WHAT YOU HAVE TO DO:
Copy the data below exactly.

LISTING:
┌──

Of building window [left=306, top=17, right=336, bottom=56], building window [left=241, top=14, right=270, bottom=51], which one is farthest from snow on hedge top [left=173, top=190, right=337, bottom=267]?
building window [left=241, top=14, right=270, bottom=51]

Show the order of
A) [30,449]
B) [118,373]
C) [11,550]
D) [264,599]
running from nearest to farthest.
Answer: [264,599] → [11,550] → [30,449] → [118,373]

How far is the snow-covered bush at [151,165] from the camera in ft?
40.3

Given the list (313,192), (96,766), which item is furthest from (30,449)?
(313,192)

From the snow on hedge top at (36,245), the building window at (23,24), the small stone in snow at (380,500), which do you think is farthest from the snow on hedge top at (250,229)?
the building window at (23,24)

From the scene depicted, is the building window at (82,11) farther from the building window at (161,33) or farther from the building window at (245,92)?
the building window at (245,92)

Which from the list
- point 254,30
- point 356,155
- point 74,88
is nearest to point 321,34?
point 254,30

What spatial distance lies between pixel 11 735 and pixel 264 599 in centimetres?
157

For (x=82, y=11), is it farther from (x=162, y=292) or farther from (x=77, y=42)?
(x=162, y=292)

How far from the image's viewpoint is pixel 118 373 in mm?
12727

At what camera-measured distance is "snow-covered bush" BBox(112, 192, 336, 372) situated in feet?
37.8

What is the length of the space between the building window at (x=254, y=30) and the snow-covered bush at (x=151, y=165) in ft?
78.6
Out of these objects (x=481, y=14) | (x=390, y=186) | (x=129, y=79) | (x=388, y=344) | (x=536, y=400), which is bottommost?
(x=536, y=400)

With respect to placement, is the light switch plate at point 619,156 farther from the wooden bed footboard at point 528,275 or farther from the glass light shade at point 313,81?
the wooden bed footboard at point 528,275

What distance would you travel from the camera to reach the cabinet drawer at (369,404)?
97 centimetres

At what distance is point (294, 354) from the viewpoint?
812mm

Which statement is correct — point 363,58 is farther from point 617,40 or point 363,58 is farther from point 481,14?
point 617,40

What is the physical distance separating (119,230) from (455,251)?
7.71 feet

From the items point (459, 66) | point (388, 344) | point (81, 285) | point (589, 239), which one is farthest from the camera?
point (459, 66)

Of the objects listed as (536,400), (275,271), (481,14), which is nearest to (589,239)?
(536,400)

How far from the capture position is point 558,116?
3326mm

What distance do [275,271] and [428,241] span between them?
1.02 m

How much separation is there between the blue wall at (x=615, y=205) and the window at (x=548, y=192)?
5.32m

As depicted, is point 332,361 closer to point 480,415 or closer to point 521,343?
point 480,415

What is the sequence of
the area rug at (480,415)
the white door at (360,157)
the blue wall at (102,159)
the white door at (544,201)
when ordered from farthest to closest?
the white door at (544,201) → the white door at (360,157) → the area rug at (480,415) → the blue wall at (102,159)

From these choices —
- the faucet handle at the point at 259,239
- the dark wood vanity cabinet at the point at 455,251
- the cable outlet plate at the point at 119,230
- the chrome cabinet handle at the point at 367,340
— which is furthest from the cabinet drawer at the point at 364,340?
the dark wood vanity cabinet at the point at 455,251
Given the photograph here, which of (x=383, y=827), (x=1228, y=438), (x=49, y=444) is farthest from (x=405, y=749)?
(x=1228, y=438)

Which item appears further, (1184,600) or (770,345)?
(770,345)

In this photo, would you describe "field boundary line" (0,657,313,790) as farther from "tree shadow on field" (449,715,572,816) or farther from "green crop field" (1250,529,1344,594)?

└──

FINAL RESULT:
Of building window [left=306, top=17, right=336, bottom=56], building window [left=241, top=14, right=270, bottom=51], which one is farthest from snow on hedge top [left=173, top=190, right=337, bottom=267]?
building window [left=241, top=14, right=270, bottom=51]

Show the order of
A) [30,449]
B) [118,373]
C) [11,550]
D) [264,599]
running from nearest to farthest.
Answer: [264,599] → [11,550] → [30,449] → [118,373]

How far is the snow-covered bush at [151,165] from the camera in ft?
40.3

Given the list (313,192), (96,766), which item is furthest from (30,449)?
(313,192)

From the snow on hedge top at (36,245), the building window at (23,24), the small stone in snow at (380,500), which do you think is farthest from the snow on hedge top at (250,229)?
the building window at (23,24)

From the scene depicted, is the building window at (82,11) farther from the building window at (161,33) or farther from the building window at (245,92)?
the building window at (245,92)

Which from the list
- point 254,30
- point 356,155
- point 74,88
is nearest to point 321,34?
point 254,30

What spatial distance lies between pixel 11 735 and pixel 264 599 in centimetres?
157

For (x=82, y=11), is it farther from (x=162, y=292) or farther from (x=77, y=42)?
(x=162, y=292)

How far from the image's viewpoint is pixel 118 373 in mm?
12727

At what camera-measured distance is "snow-covered bush" BBox(112, 192, 336, 372) situated in feet?
37.8

What is the length of the space between the building window at (x=254, y=30) and the snow-covered bush at (x=151, y=165) in ft?
78.6
Out of these objects (x=481, y=14) | (x=390, y=186) | (x=129, y=79) | (x=388, y=344) | (x=536, y=400), which is bottommost?
(x=536, y=400)

With respect to placement, is the light switch plate at point 619,156 farther from the wooden bed footboard at point 528,275 or farther from the glass light shade at point 313,81?
the wooden bed footboard at point 528,275

What distance would you travel from the camera to reach the cabinet drawer at (369,404)?
97 centimetres

At what distance is point (294, 354) from the viewpoint?
812mm

Which statement is correct — point 363,58 is farther from point 617,40 or point 363,58 is farther from point 481,14?
point 617,40

What is the physical distance separating (119,230) from (455,251)?
7.71 feet

From the items point (459, 66) | point (388, 344) | point (81, 285) | point (589, 239), which one is farthest from the camera?
point (459, 66)

Of the objects listed as (536,400), (275,271), (481,14), which is nearest to (589,239)?
(536,400)

How far from the capture position is point 558,116?
3326mm

What distance do [275,271] and [428,241] span between them?
1.02 m

How much separation is there between the blue wall at (x=615, y=205) and the window at (x=548, y=192)?
5.32m

As depicted, is point 332,361 closer to point 480,415 or closer to point 521,343?
point 480,415

What is the sequence of
the area rug at (480,415)
the white door at (360,157)
the blue wall at (102,159)
the white door at (544,201)
when ordered from farthest to closest?
the white door at (544,201) → the white door at (360,157) → the area rug at (480,415) → the blue wall at (102,159)

From these choices —
- the faucet handle at the point at 259,239
- the dark wood vanity cabinet at the point at 455,251
- the cable outlet plate at the point at 119,230
- the chrome cabinet handle at the point at 367,340
— which is furthest from the cabinet drawer at the point at 364,340?
the dark wood vanity cabinet at the point at 455,251
Given the photograph here, which of (x=383, y=827), (x=1228, y=438), (x=49, y=444) is farthest from (x=405, y=749)?
(x=1228, y=438)

Which item appears further, (1184,600) or (770,345)?
(770,345)

In this photo, would you describe "field boundary line" (0,657,313,790) as farther from "tree shadow on field" (449,715,572,816) or farther from "green crop field" (1250,529,1344,594)?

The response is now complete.